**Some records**
= = =

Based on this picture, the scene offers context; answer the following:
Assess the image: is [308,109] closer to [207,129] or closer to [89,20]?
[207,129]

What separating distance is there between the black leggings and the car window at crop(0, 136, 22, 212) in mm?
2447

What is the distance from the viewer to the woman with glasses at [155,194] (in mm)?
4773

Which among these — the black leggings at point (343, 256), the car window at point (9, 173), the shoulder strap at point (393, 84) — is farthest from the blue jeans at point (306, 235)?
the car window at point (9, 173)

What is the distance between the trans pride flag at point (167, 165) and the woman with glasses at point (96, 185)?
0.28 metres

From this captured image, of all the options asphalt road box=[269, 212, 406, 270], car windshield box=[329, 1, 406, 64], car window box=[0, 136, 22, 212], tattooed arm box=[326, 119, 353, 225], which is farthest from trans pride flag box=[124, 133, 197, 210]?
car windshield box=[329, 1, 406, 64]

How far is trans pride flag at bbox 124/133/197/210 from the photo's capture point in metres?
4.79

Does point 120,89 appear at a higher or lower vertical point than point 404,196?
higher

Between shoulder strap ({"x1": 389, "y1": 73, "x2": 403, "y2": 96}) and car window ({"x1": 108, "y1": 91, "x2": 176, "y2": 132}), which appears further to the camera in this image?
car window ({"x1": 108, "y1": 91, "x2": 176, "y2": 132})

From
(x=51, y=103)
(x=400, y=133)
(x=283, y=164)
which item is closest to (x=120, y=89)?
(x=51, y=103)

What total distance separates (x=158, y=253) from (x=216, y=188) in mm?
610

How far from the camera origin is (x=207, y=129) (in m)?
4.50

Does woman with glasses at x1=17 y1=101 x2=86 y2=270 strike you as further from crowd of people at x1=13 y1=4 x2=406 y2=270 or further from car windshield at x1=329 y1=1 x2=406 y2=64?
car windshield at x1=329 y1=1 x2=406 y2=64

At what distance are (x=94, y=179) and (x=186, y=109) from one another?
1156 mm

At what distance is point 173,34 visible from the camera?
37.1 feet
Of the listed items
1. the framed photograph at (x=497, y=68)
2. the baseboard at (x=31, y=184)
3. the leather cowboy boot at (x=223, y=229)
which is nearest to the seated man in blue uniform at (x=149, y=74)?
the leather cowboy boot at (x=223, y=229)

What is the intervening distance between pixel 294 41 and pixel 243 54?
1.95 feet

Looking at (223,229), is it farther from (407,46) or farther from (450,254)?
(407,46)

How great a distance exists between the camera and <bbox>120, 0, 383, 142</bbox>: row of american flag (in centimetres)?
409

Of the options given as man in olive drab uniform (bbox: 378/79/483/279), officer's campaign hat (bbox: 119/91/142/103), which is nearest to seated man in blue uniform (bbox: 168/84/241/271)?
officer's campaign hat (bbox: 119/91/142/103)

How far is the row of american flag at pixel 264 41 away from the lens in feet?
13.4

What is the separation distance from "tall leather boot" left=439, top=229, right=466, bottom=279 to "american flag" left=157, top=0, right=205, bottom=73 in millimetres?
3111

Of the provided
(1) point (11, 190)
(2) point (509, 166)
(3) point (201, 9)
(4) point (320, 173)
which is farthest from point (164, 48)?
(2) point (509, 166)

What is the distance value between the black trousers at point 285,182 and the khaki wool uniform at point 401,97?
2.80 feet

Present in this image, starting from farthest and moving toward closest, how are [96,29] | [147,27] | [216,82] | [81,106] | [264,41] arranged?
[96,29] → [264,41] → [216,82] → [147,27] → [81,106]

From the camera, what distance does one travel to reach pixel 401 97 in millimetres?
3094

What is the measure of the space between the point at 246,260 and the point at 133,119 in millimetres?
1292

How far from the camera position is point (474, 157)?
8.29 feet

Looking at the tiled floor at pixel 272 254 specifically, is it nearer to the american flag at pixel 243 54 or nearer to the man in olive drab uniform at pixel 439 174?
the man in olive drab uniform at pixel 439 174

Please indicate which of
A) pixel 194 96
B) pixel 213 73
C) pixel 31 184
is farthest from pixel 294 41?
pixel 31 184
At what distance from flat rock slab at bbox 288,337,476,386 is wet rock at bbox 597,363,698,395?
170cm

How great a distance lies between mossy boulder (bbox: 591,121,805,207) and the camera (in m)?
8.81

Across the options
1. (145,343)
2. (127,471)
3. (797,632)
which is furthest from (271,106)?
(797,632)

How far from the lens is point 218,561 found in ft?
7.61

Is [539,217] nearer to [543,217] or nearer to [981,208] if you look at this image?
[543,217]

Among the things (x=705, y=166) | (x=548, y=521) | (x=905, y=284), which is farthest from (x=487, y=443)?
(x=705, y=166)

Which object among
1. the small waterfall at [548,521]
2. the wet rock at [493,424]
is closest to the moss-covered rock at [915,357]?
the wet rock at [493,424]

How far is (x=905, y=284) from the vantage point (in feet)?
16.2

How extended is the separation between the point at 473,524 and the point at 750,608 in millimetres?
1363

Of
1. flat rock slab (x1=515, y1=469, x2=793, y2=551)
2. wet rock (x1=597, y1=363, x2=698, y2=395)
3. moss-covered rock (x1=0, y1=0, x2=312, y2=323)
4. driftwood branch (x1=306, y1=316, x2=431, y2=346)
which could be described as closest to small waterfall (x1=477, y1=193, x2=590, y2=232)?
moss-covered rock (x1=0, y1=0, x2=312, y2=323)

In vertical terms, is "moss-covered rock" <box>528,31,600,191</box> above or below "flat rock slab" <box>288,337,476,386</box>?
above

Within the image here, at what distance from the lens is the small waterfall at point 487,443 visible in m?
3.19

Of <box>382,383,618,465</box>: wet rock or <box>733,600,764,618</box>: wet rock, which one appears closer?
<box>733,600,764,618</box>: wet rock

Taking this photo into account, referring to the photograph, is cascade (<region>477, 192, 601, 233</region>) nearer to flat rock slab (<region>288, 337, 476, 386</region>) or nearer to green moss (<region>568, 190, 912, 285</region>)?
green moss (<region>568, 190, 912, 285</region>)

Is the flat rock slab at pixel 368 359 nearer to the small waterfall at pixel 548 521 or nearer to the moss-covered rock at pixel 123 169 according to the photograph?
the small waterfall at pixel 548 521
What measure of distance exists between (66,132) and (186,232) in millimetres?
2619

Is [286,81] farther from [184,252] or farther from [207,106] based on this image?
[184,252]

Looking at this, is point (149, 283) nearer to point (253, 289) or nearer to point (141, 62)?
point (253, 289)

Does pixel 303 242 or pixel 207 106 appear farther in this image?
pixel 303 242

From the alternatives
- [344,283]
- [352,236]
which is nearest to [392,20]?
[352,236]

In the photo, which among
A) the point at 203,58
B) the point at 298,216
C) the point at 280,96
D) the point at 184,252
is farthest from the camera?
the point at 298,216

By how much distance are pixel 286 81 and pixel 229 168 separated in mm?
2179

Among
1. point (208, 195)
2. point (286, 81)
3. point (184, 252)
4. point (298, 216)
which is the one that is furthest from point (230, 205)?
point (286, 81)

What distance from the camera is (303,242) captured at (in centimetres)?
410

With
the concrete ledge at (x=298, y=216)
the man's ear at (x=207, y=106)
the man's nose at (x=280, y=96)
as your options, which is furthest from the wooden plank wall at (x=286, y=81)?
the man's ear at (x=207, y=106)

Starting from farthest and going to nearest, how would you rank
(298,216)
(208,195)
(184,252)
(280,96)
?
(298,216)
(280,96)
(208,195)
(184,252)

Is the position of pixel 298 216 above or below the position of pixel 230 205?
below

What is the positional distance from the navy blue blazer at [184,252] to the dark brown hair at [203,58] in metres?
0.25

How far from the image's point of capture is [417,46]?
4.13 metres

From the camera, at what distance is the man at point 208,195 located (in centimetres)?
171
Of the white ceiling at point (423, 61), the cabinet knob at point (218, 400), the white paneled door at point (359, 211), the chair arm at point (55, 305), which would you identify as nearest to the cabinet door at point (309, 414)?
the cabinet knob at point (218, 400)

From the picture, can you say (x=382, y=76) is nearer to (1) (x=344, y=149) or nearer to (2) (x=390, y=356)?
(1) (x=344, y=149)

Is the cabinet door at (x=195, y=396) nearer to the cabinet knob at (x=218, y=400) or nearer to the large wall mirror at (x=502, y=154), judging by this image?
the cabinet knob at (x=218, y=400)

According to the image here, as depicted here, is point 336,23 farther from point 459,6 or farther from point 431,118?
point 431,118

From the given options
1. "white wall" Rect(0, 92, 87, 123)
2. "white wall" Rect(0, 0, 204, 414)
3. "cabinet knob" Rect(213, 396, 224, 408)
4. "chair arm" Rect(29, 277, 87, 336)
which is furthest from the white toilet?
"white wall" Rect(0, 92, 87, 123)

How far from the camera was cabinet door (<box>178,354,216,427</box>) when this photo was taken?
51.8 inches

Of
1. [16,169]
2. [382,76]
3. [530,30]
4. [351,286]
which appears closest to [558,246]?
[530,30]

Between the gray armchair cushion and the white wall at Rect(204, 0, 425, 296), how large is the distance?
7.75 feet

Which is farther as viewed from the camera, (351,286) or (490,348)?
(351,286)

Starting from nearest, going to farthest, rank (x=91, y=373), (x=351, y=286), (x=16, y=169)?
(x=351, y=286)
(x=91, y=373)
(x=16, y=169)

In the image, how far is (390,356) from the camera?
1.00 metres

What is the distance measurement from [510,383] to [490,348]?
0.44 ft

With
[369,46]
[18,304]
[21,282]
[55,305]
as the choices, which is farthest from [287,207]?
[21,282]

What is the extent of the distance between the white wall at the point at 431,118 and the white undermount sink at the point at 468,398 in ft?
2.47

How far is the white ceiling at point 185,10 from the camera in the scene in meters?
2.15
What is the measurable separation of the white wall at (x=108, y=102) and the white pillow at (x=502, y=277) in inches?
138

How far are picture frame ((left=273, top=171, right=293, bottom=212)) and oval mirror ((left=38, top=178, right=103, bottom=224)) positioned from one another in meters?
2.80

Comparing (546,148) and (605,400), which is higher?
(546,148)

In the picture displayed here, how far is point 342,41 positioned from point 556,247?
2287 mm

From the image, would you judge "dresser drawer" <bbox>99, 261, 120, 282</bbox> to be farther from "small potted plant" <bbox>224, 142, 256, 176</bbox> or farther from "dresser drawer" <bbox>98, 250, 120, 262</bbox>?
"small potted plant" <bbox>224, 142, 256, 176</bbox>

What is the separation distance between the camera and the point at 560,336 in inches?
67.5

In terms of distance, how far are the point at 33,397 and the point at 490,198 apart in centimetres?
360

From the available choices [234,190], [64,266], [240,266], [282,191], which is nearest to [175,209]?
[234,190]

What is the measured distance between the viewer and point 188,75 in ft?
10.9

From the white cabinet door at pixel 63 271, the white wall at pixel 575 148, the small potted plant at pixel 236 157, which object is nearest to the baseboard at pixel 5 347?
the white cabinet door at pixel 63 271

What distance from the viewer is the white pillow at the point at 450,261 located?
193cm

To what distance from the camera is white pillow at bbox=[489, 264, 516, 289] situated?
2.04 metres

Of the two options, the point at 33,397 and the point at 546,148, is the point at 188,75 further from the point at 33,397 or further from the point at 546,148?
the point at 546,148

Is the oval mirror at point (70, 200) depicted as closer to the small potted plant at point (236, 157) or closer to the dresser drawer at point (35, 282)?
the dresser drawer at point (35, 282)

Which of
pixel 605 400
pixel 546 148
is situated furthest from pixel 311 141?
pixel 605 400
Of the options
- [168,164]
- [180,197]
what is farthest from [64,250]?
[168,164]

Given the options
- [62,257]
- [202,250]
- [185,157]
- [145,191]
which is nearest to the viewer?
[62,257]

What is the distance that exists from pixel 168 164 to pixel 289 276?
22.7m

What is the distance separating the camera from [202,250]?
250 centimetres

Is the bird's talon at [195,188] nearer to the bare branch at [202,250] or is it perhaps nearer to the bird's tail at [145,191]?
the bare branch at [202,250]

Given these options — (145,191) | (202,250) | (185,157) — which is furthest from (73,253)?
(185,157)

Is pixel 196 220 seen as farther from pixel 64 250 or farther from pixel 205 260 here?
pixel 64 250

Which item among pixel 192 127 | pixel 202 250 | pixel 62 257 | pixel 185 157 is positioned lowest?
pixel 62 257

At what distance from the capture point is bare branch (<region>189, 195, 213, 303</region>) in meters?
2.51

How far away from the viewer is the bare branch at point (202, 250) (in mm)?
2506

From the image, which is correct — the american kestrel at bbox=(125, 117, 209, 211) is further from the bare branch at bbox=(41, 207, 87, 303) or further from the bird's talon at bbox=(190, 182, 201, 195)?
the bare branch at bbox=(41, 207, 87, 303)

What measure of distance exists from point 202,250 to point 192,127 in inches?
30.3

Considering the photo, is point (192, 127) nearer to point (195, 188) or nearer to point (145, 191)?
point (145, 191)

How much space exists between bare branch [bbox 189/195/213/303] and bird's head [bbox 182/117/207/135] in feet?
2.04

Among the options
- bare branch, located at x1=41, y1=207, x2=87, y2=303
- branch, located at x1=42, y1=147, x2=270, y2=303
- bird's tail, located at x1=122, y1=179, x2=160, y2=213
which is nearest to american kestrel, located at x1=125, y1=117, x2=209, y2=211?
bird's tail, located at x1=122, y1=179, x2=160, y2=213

= = =

**Your objective**
Return the lines of the listing between the line containing "From the white cabinet" and the line containing "2.04 metres", inclusive, reproduced verbatim.

**Written answer**
From the white cabinet door at pixel 63 271, the white wall at pixel 575 148, the small potted plant at pixel 236 157, which object is nearest to the baseboard at pixel 5 347?
the white cabinet door at pixel 63 271

What distance from the viewer is the white pillow at the point at 450,261 located?
193cm

To what distance from the camera is white pillow at bbox=[489, 264, 516, 289] situated?
2.04 metres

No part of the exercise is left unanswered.